When I put this value in x+y= 2pi/3, y = -2pi/3 but y can't be a negative number because need to be more o equal to zero.

When cos(x)=Cos(-2pi+2pi/3-x), x = -2pi/3.

I tried with +4pi and -4pi but again the values of x doesn't fit.( +4pi, x=7pi/3 and -4pi, x= -5pi/3).

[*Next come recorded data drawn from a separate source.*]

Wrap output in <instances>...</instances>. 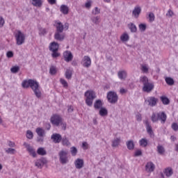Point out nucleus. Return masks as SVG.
Wrapping results in <instances>:
<instances>
[{
  "label": "nucleus",
  "mask_w": 178,
  "mask_h": 178,
  "mask_svg": "<svg viewBox=\"0 0 178 178\" xmlns=\"http://www.w3.org/2000/svg\"><path fill=\"white\" fill-rule=\"evenodd\" d=\"M23 88H29L31 87L37 98H41V88H40V83L35 80L28 79L24 80L22 82Z\"/></svg>",
  "instance_id": "f257e3e1"
},
{
  "label": "nucleus",
  "mask_w": 178,
  "mask_h": 178,
  "mask_svg": "<svg viewBox=\"0 0 178 178\" xmlns=\"http://www.w3.org/2000/svg\"><path fill=\"white\" fill-rule=\"evenodd\" d=\"M140 81L143 84V91H144V92H151L155 87L153 83H149L148 81V78L145 76H141L140 78Z\"/></svg>",
  "instance_id": "f03ea898"
},
{
  "label": "nucleus",
  "mask_w": 178,
  "mask_h": 178,
  "mask_svg": "<svg viewBox=\"0 0 178 178\" xmlns=\"http://www.w3.org/2000/svg\"><path fill=\"white\" fill-rule=\"evenodd\" d=\"M167 115L165 112H159L158 113H153L151 116V120L153 123H156L158 120H161V123L163 124L166 122Z\"/></svg>",
  "instance_id": "7ed1b4c3"
},
{
  "label": "nucleus",
  "mask_w": 178,
  "mask_h": 178,
  "mask_svg": "<svg viewBox=\"0 0 178 178\" xmlns=\"http://www.w3.org/2000/svg\"><path fill=\"white\" fill-rule=\"evenodd\" d=\"M86 100L85 102L88 106H92V104L94 102V99L97 98V95H95V92L93 90H87L85 94Z\"/></svg>",
  "instance_id": "20e7f679"
},
{
  "label": "nucleus",
  "mask_w": 178,
  "mask_h": 178,
  "mask_svg": "<svg viewBox=\"0 0 178 178\" xmlns=\"http://www.w3.org/2000/svg\"><path fill=\"white\" fill-rule=\"evenodd\" d=\"M17 45H23L26 41V35L22 32V31H16L15 33Z\"/></svg>",
  "instance_id": "39448f33"
},
{
  "label": "nucleus",
  "mask_w": 178,
  "mask_h": 178,
  "mask_svg": "<svg viewBox=\"0 0 178 178\" xmlns=\"http://www.w3.org/2000/svg\"><path fill=\"white\" fill-rule=\"evenodd\" d=\"M158 98L154 96H150L145 99V103H146V104L148 105V106L154 108V106H156V105H158Z\"/></svg>",
  "instance_id": "423d86ee"
},
{
  "label": "nucleus",
  "mask_w": 178,
  "mask_h": 178,
  "mask_svg": "<svg viewBox=\"0 0 178 178\" xmlns=\"http://www.w3.org/2000/svg\"><path fill=\"white\" fill-rule=\"evenodd\" d=\"M59 156V161L60 163L65 165L69 162V159L67 157V151L66 150H61L58 153Z\"/></svg>",
  "instance_id": "0eeeda50"
},
{
  "label": "nucleus",
  "mask_w": 178,
  "mask_h": 178,
  "mask_svg": "<svg viewBox=\"0 0 178 178\" xmlns=\"http://www.w3.org/2000/svg\"><path fill=\"white\" fill-rule=\"evenodd\" d=\"M107 99L110 104H116L118 102V97L114 91H110L107 93Z\"/></svg>",
  "instance_id": "6e6552de"
},
{
  "label": "nucleus",
  "mask_w": 178,
  "mask_h": 178,
  "mask_svg": "<svg viewBox=\"0 0 178 178\" xmlns=\"http://www.w3.org/2000/svg\"><path fill=\"white\" fill-rule=\"evenodd\" d=\"M63 122L62 117L58 114L53 115L51 118V123L54 126H59Z\"/></svg>",
  "instance_id": "1a4fd4ad"
},
{
  "label": "nucleus",
  "mask_w": 178,
  "mask_h": 178,
  "mask_svg": "<svg viewBox=\"0 0 178 178\" xmlns=\"http://www.w3.org/2000/svg\"><path fill=\"white\" fill-rule=\"evenodd\" d=\"M81 63L83 67H90L91 66V58L88 56H84Z\"/></svg>",
  "instance_id": "9d476101"
},
{
  "label": "nucleus",
  "mask_w": 178,
  "mask_h": 178,
  "mask_svg": "<svg viewBox=\"0 0 178 178\" xmlns=\"http://www.w3.org/2000/svg\"><path fill=\"white\" fill-rule=\"evenodd\" d=\"M145 169L147 173H152V172L155 170V164L151 161L147 162L145 165Z\"/></svg>",
  "instance_id": "9b49d317"
},
{
  "label": "nucleus",
  "mask_w": 178,
  "mask_h": 178,
  "mask_svg": "<svg viewBox=\"0 0 178 178\" xmlns=\"http://www.w3.org/2000/svg\"><path fill=\"white\" fill-rule=\"evenodd\" d=\"M51 139L55 144H59L62 141V135L59 134H53L51 136Z\"/></svg>",
  "instance_id": "f8f14e48"
},
{
  "label": "nucleus",
  "mask_w": 178,
  "mask_h": 178,
  "mask_svg": "<svg viewBox=\"0 0 178 178\" xmlns=\"http://www.w3.org/2000/svg\"><path fill=\"white\" fill-rule=\"evenodd\" d=\"M63 56L64 60H65V62H72V60H73V54L70 51H65L63 53Z\"/></svg>",
  "instance_id": "ddd939ff"
},
{
  "label": "nucleus",
  "mask_w": 178,
  "mask_h": 178,
  "mask_svg": "<svg viewBox=\"0 0 178 178\" xmlns=\"http://www.w3.org/2000/svg\"><path fill=\"white\" fill-rule=\"evenodd\" d=\"M74 163L76 169H82V168H84V160L82 159H76Z\"/></svg>",
  "instance_id": "4468645a"
},
{
  "label": "nucleus",
  "mask_w": 178,
  "mask_h": 178,
  "mask_svg": "<svg viewBox=\"0 0 178 178\" xmlns=\"http://www.w3.org/2000/svg\"><path fill=\"white\" fill-rule=\"evenodd\" d=\"M54 26L56 29V32L63 33V24H62V22H60V21H55Z\"/></svg>",
  "instance_id": "2eb2a0df"
},
{
  "label": "nucleus",
  "mask_w": 178,
  "mask_h": 178,
  "mask_svg": "<svg viewBox=\"0 0 178 178\" xmlns=\"http://www.w3.org/2000/svg\"><path fill=\"white\" fill-rule=\"evenodd\" d=\"M46 163H47V160L44 158H42V159H38L35 163V166H37V168H39L40 169H41L42 166H44V165Z\"/></svg>",
  "instance_id": "dca6fc26"
},
{
  "label": "nucleus",
  "mask_w": 178,
  "mask_h": 178,
  "mask_svg": "<svg viewBox=\"0 0 178 178\" xmlns=\"http://www.w3.org/2000/svg\"><path fill=\"white\" fill-rule=\"evenodd\" d=\"M118 76L120 80H126L127 79V71L120 70L118 72Z\"/></svg>",
  "instance_id": "f3484780"
},
{
  "label": "nucleus",
  "mask_w": 178,
  "mask_h": 178,
  "mask_svg": "<svg viewBox=\"0 0 178 178\" xmlns=\"http://www.w3.org/2000/svg\"><path fill=\"white\" fill-rule=\"evenodd\" d=\"M62 32H56L54 34V38L57 41H63L65 40V34L61 33Z\"/></svg>",
  "instance_id": "a211bd4d"
},
{
  "label": "nucleus",
  "mask_w": 178,
  "mask_h": 178,
  "mask_svg": "<svg viewBox=\"0 0 178 178\" xmlns=\"http://www.w3.org/2000/svg\"><path fill=\"white\" fill-rule=\"evenodd\" d=\"M49 51L51 52H55V51H58L59 49V44L57 42H53L50 44Z\"/></svg>",
  "instance_id": "6ab92c4d"
},
{
  "label": "nucleus",
  "mask_w": 178,
  "mask_h": 178,
  "mask_svg": "<svg viewBox=\"0 0 178 178\" xmlns=\"http://www.w3.org/2000/svg\"><path fill=\"white\" fill-rule=\"evenodd\" d=\"M146 124V130L148 134H149L150 137H152L154 136V131H152V127H151V124H149V122L148 121L145 122Z\"/></svg>",
  "instance_id": "aec40b11"
},
{
  "label": "nucleus",
  "mask_w": 178,
  "mask_h": 178,
  "mask_svg": "<svg viewBox=\"0 0 178 178\" xmlns=\"http://www.w3.org/2000/svg\"><path fill=\"white\" fill-rule=\"evenodd\" d=\"M60 11L63 15H67L69 13V7L66 5H61L60 7Z\"/></svg>",
  "instance_id": "412c9836"
},
{
  "label": "nucleus",
  "mask_w": 178,
  "mask_h": 178,
  "mask_svg": "<svg viewBox=\"0 0 178 178\" xmlns=\"http://www.w3.org/2000/svg\"><path fill=\"white\" fill-rule=\"evenodd\" d=\"M140 70L143 73L145 74H148V72L149 70V66L147 64H142L140 65Z\"/></svg>",
  "instance_id": "4be33fe9"
},
{
  "label": "nucleus",
  "mask_w": 178,
  "mask_h": 178,
  "mask_svg": "<svg viewBox=\"0 0 178 178\" xmlns=\"http://www.w3.org/2000/svg\"><path fill=\"white\" fill-rule=\"evenodd\" d=\"M120 40L122 42H127L129 40H130V36L129 35V33H124L120 36Z\"/></svg>",
  "instance_id": "5701e85b"
},
{
  "label": "nucleus",
  "mask_w": 178,
  "mask_h": 178,
  "mask_svg": "<svg viewBox=\"0 0 178 178\" xmlns=\"http://www.w3.org/2000/svg\"><path fill=\"white\" fill-rule=\"evenodd\" d=\"M35 132L39 137H44V136H45V130L41 127L37 128Z\"/></svg>",
  "instance_id": "b1692460"
},
{
  "label": "nucleus",
  "mask_w": 178,
  "mask_h": 178,
  "mask_svg": "<svg viewBox=\"0 0 178 178\" xmlns=\"http://www.w3.org/2000/svg\"><path fill=\"white\" fill-rule=\"evenodd\" d=\"M140 13H141V8L140 7H136L132 12V15L134 17H138Z\"/></svg>",
  "instance_id": "393cba45"
},
{
  "label": "nucleus",
  "mask_w": 178,
  "mask_h": 178,
  "mask_svg": "<svg viewBox=\"0 0 178 178\" xmlns=\"http://www.w3.org/2000/svg\"><path fill=\"white\" fill-rule=\"evenodd\" d=\"M91 21L94 24H99L101 23V17L93 16L91 17Z\"/></svg>",
  "instance_id": "a878e982"
},
{
  "label": "nucleus",
  "mask_w": 178,
  "mask_h": 178,
  "mask_svg": "<svg viewBox=\"0 0 178 178\" xmlns=\"http://www.w3.org/2000/svg\"><path fill=\"white\" fill-rule=\"evenodd\" d=\"M95 109H101L102 108V101L101 99H97L94 104Z\"/></svg>",
  "instance_id": "bb28decb"
},
{
  "label": "nucleus",
  "mask_w": 178,
  "mask_h": 178,
  "mask_svg": "<svg viewBox=\"0 0 178 178\" xmlns=\"http://www.w3.org/2000/svg\"><path fill=\"white\" fill-rule=\"evenodd\" d=\"M164 174L167 177H170L173 175V170L172 168H168L165 169Z\"/></svg>",
  "instance_id": "cd10ccee"
},
{
  "label": "nucleus",
  "mask_w": 178,
  "mask_h": 178,
  "mask_svg": "<svg viewBox=\"0 0 178 178\" xmlns=\"http://www.w3.org/2000/svg\"><path fill=\"white\" fill-rule=\"evenodd\" d=\"M128 27L131 33H136L137 31V26L131 22L128 24Z\"/></svg>",
  "instance_id": "c85d7f7f"
},
{
  "label": "nucleus",
  "mask_w": 178,
  "mask_h": 178,
  "mask_svg": "<svg viewBox=\"0 0 178 178\" xmlns=\"http://www.w3.org/2000/svg\"><path fill=\"white\" fill-rule=\"evenodd\" d=\"M160 99L161 102L163 104V105H169V104L170 103V101L169 100V99L165 96H161L160 97Z\"/></svg>",
  "instance_id": "c756f323"
},
{
  "label": "nucleus",
  "mask_w": 178,
  "mask_h": 178,
  "mask_svg": "<svg viewBox=\"0 0 178 178\" xmlns=\"http://www.w3.org/2000/svg\"><path fill=\"white\" fill-rule=\"evenodd\" d=\"M37 154L44 156L47 154V150L44 147H39L37 150Z\"/></svg>",
  "instance_id": "7c9ffc66"
},
{
  "label": "nucleus",
  "mask_w": 178,
  "mask_h": 178,
  "mask_svg": "<svg viewBox=\"0 0 178 178\" xmlns=\"http://www.w3.org/2000/svg\"><path fill=\"white\" fill-rule=\"evenodd\" d=\"M139 144L140 147H147L148 145V140L147 138H142L139 140Z\"/></svg>",
  "instance_id": "2f4dec72"
},
{
  "label": "nucleus",
  "mask_w": 178,
  "mask_h": 178,
  "mask_svg": "<svg viewBox=\"0 0 178 178\" xmlns=\"http://www.w3.org/2000/svg\"><path fill=\"white\" fill-rule=\"evenodd\" d=\"M120 144V138H116L112 141V147H116Z\"/></svg>",
  "instance_id": "473e14b6"
},
{
  "label": "nucleus",
  "mask_w": 178,
  "mask_h": 178,
  "mask_svg": "<svg viewBox=\"0 0 178 178\" xmlns=\"http://www.w3.org/2000/svg\"><path fill=\"white\" fill-rule=\"evenodd\" d=\"M127 147L128 149H134V142H133V140H128L127 142Z\"/></svg>",
  "instance_id": "72a5a7b5"
},
{
  "label": "nucleus",
  "mask_w": 178,
  "mask_h": 178,
  "mask_svg": "<svg viewBox=\"0 0 178 178\" xmlns=\"http://www.w3.org/2000/svg\"><path fill=\"white\" fill-rule=\"evenodd\" d=\"M165 83L168 86H173V84H175V80H173V79L170 77H165Z\"/></svg>",
  "instance_id": "f704fd0d"
},
{
  "label": "nucleus",
  "mask_w": 178,
  "mask_h": 178,
  "mask_svg": "<svg viewBox=\"0 0 178 178\" xmlns=\"http://www.w3.org/2000/svg\"><path fill=\"white\" fill-rule=\"evenodd\" d=\"M157 152L160 154V155H163V154L165 153V147L161 145H159L157 146Z\"/></svg>",
  "instance_id": "c9c22d12"
},
{
  "label": "nucleus",
  "mask_w": 178,
  "mask_h": 178,
  "mask_svg": "<svg viewBox=\"0 0 178 178\" xmlns=\"http://www.w3.org/2000/svg\"><path fill=\"white\" fill-rule=\"evenodd\" d=\"M63 145H65L66 147H69L70 145V142L69 141V139L67 138L64 137L61 139Z\"/></svg>",
  "instance_id": "e433bc0d"
},
{
  "label": "nucleus",
  "mask_w": 178,
  "mask_h": 178,
  "mask_svg": "<svg viewBox=\"0 0 178 178\" xmlns=\"http://www.w3.org/2000/svg\"><path fill=\"white\" fill-rule=\"evenodd\" d=\"M99 115L100 116H106V115H108V110L102 107L99 110Z\"/></svg>",
  "instance_id": "4c0bfd02"
},
{
  "label": "nucleus",
  "mask_w": 178,
  "mask_h": 178,
  "mask_svg": "<svg viewBox=\"0 0 178 178\" xmlns=\"http://www.w3.org/2000/svg\"><path fill=\"white\" fill-rule=\"evenodd\" d=\"M32 5L40 7L42 5V1L41 0H32Z\"/></svg>",
  "instance_id": "58836bf2"
},
{
  "label": "nucleus",
  "mask_w": 178,
  "mask_h": 178,
  "mask_svg": "<svg viewBox=\"0 0 178 178\" xmlns=\"http://www.w3.org/2000/svg\"><path fill=\"white\" fill-rule=\"evenodd\" d=\"M19 70H20V67L17 65L13 66L10 68L11 73H14V74L18 73Z\"/></svg>",
  "instance_id": "ea45409f"
},
{
  "label": "nucleus",
  "mask_w": 178,
  "mask_h": 178,
  "mask_svg": "<svg viewBox=\"0 0 178 178\" xmlns=\"http://www.w3.org/2000/svg\"><path fill=\"white\" fill-rule=\"evenodd\" d=\"M65 74V78L67 79V80H70V79H72V76L73 74L72 72V70H67Z\"/></svg>",
  "instance_id": "a19ab883"
},
{
  "label": "nucleus",
  "mask_w": 178,
  "mask_h": 178,
  "mask_svg": "<svg viewBox=\"0 0 178 178\" xmlns=\"http://www.w3.org/2000/svg\"><path fill=\"white\" fill-rule=\"evenodd\" d=\"M70 152L72 156H76L77 155V148L76 147H72L70 148Z\"/></svg>",
  "instance_id": "79ce46f5"
},
{
  "label": "nucleus",
  "mask_w": 178,
  "mask_h": 178,
  "mask_svg": "<svg viewBox=\"0 0 178 178\" xmlns=\"http://www.w3.org/2000/svg\"><path fill=\"white\" fill-rule=\"evenodd\" d=\"M33 137H34L33 132L30 130H28L26 131V138H29V140H33Z\"/></svg>",
  "instance_id": "37998d69"
},
{
  "label": "nucleus",
  "mask_w": 178,
  "mask_h": 178,
  "mask_svg": "<svg viewBox=\"0 0 178 178\" xmlns=\"http://www.w3.org/2000/svg\"><path fill=\"white\" fill-rule=\"evenodd\" d=\"M92 5V1L91 0H88L87 2L85 3V8L86 9H91Z\"/></svg>",
  "instance_id": "c03bdc74"
},
{
  "label": "nucleus",
  "mask_w": 178,
  "mask_h": 178,
  "mask_svg": "<svg viewBox=\"0 0 178 178\" xmlns=\"http://www.w3.org/2000/svg\"><path fill=\"white\" fill-rule=\"evenodd\" d=\"M92 13L95 15H99V13H101V10L99 8H98V7H95L92 10Z\"/></svg>",
  "instance_id": "a18cd8bd"
},
{
  "label": "nucleus",
  "mask_w": 178,
  "mask_h": 178,
  "mask_svg": "<svg viewBox=\"0 0 178 178\" xmlns=\"http://www.w3.org/2000/svg\"><path fill=\"white\" fill-rule=\"evenodd\" d=\"M139 30L142 32H144L145 30H147V25L145 24H140Z\"/></svg>",
  "instance_id": "49530a36"
},
{
  "label": "nucleus",
  "mask_w": 178,
  "mask_h": 178,
  "mask_svg": "<svg viewBox=\"0 0 178 178\" xmlns=\"http://www.w3.org/2000/svg\"><path fill=\"white\" fill-rule=\"evenodd\" d=\"M6 154H15L16 152V149L13 148H8L5 149Z\"/></svg>",
  "instance_id": "de8ad7c7"
},
{
  "label": "nucleus",
  "mask_w": 178,
  "mask_h": 178,
  "mask_svg": "<svg viewBox=\"0 0 178 178\" xmlns=\"http://www.w3.org/2000/svg\"><path fill=\"white\" fill-rule=\"evenodd\" d=\"M171 127L174 131H178V124L176 122H174L172 124Z\"/></svg>",
  "instance_id": "09e8293b"
},
{
  "label": "nucleus",
  "mask_w": 178,
  "mask_h": 178,
  "mask_svg": "<svg viewBox=\"0 0 178 178\" xmlns=\"http://www.w3.org/2000/svg\"><path fill=\"white\" fill-rule=\"evenodd\" d=\"M50 74H56V67L54 66H51L49 70Z\"/></svg>",
  "instance_id": "8fccbe9b"
},
{
  "label": "nucleus",
  "mask_w": 178,
  "mask_h": 178,
  "mask_svg": "<svg viewBox=\"0 0 178 178\" xmlns=\"http://www.w3.org/2000/svg\"><path fill=\"white\" fill-rule=\"evenodd\" d=\"M149 20L151 22H154V20H155V15H154V13H150L149 14Z\"/></svg>",
  "instance_id": "3c124183"
},
{
  "label": "nucleus",
  "mask_w": 178,
  "mask_h": 178,
  "mask_svg": "<svg viewBox=\"0 0 178 178\" xmlns=\"http://www.w3.org/2000/svg\"><path fill=\"white\" fill-rule=\"evenodd\" d=\"M51 56L52 58H58L60 56V54H59L58 51H52Z\"/></svg>",
  "instance_id": "603ef678"
},
{
  "label": "nucleus",
  "mask_w": 178,
  "mask_h": 178,
  "mask_svg": "<svg viewBox=\"0 0 178 178\" xmlns=\"http://www.w3.org/2000/svg\"><path fill=\"white\" fill-rule=\"evenodd\" d=\"M60 83L63 86V87H67V81L65 80L64 79H60Z\"/></svg>",
  "instance_id": "864d4df0"
},
{
  "label": "nucleus",
  "mask_w": 178,
  "mask_h": 178,
  "mask_svg": "<svg viewBox=\"0 0 178 178\" xmlns=\"http://www.w3.org/2000/svg\"><path fill=\"white\" fill-rule=\"evenodd\" d=\"M143 154V152L140 149H138L135 152L134 156H140Z\"/></svg>",
  "instance_id": "5fc2aeb1"
},
{
  "label": "nucleus",
  "mask_w": 178,
  "mask_h": 178,
  "mask_svg": "<svg viewBox=\"0 0 178 178\" xmlns=\"http://www.w3.org/2000/svg\"><path fill=\"white\" fill-rule=\"evenodd\" d=\"M3 24H5V19H3V17L0 16V29H1V27H3Z\"/></svg>",
  "instance_id": "6e6d98bb"
},
{
  "label": "nucleus",
  "mask_w": 178,
  "mask_h": 178,
  "mask_svg": "<svg viewBox=\"0 0 178 178\" xmlns=\"http://www.w3.org/2000/svg\"><path fill=\"white\" fill-rule=\"evenodd\" d=\"M25 147H26V149H27V151H28L29 152H31V151H32V150L34 149L33 148V147L30 146V145H29V144H26V143H25Z\"/></svg>",
  "instance_id": "4d7b16f0"
},
{
  "label": "nucleus",
  "mask_w": 178,
  "mask_h": 178,
  "mask_svg": "<svg viewBox=\"0 0 178 178\" xmlns=\"http://www.w3.org/2000/svg\"><path fill=\"white\" fill-rule=\"evenodd\" d=\"M6 56L8 58H13V51H9L6 53Z\"/></svg>",
  "instance_id": "13d9d810"
},
{
  "label": "nucleus",
  "mask_w": 178,
  "mask_h": 178,
  "mask_svg": "<svg viewBox=\"0 0 178 178\" xmlns=\"http://www.w3.org/2000/svg\"><path fill=\"white\" fill-rule=\"evenodd\" d=\"M30 155H32L33 158H35L37 156V153L35 152V150L33 149V150H31L29 152Z\"/></svg>",
  "instance_id": "bf43d9fd"
},
{
  "label": "nucleus",
  "mask_w": 178,
  "mask_h": 178,
  "mask_svg": "<svg viewBox=\"0 0 178 178\" xmlns=\"http://www.w3.org/2000/svg\"><path fill=\"white\" fill-rule=\"evenodd\" d=\"M8 147H10L11 148H13L16 146V145L15 144V142H13L10 140L8 142Z\"/></svg>",
  "instance_id": "052dcab7"
},
{
  "label": "nucleus",
  "mask_w": 178,
  "mask_h": 178,
  "mask_svg": "<svg viewBox=\"0 0 178 178\" xmlns=\"http://www.w3.org/2000/svg\"><path fill=\"white\" fill-rule=\"evenodd\" d=\"M82 147L83 149H88V143H87V142H83L82 143Z\"/></svg>",
  "instance_id": "680f3d73"
},
{
  "label": "nucleus",
  "mask_w": 178,
  "mask_h": 178,
  "mask_svg": "<svg viewBox=\"0 0 178 178\" xmlns=\"http://www.w3.org/2000/svg\"><path fill=\"white\" fill-rule=\"evenodd\" d=\"M166 16L172 17L173 16V11H172V10H168V13H166Z\"/></svg>",
  "instance_id": "e2e57ef3"
},
{
  "label": "nucleus",
  "mask_w": 178,
  "mask_h": 178,
  "mask_svg": "<svg viewBox=\"0 0 178 178\" xmlns=\"http://www.w3.org/2000/svg\"><path fill=\"white\" fill-rule=\"evenodd\" d=\"M136 120H137L138 122H141V120H142L141 114L138 113L136 115Z\"/></svg>",
  "instance_id": "0e129e2a"
},
{
  "label": "nucleus",
  "mask_w": 178,
  "mask_h": 178,
  "mask_svg": "<svg viewBox=\"0 0 178 178\" xmlns=\"http://www.w3.org/2000/svg\"><path fill=\"white\" fill-rule=\"evenodd\" d=\"M120 94H126V92H127V90L122 88L120 90Z\"/></svg>",
  "instance_id": "69168bd1"
},
{
  "label": "nucleus",
  "mask_w": 178,
  "mask_h": 178,
  "mask_svg": "<svg viewBox=\"0 0 178 178\" xmlns=\"http://www.w3.org/2000/svg\"><path fill=\"white\" fill-rule=\"evenodd\" d=\"M47 1L50 5H55L56 3V0H47Z\"/></svg>",
  "instance_id": "338daca9"
},
{
  "label": "nucleus",
  "mask_w": 178,
  "mask_h": 178,
  "mask_svg": "<svg viewBox=\"0 0 178 178\" xmlns=\"http://www.w3.org/2000/svg\"><path fill=\"white\" fill-rule=\"evenodd\" d=\"M63 29L65 30H68L69 29V24L65 23L63 26Z\"/></svg>",
  "instance_id": "774afa93"
}]
</instances>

I know that when x = 0 and y = 2pi/3, I get the minimum value of the function, but when I plug in 0 or 2pi/3 in the derivative of sin (x) + sin (y) it doesn't seem like a minimum point
So maybe I get the derivate wrong or something?
The derivative I get is cos(x) -cos(2pi/3-x)

 

[yma16]

I changed it to (sqrt3)sin(x+30)

I agree that sin x has a min at x = 0 (if 0<= x <= 90) but the problem is that sin (0) + sin (2pi/3) does not have to be the min value. Suppose (in theory) that sin (2pi/3) was the max value. Yes, it still is possible that sin (0) + sin (2pi/3) is the min value (subject to the constraint that x + y = 2pi/3). But it is also possible that if we increase x to say pi/100 and decrease 2pi/3 to (2pi/3 - pi/100), that sin (pi/100) + sin (2pi/3 - pi/100) < sin (0) + sin (2pi/3). The only way to be absolutely sure about this is to define some function to be sin (x) + sin (2pi/3 - x) and find the min point on the given interval using calculus.

if you work with (sqrt3)sin(x+30), you do not need to use calculus.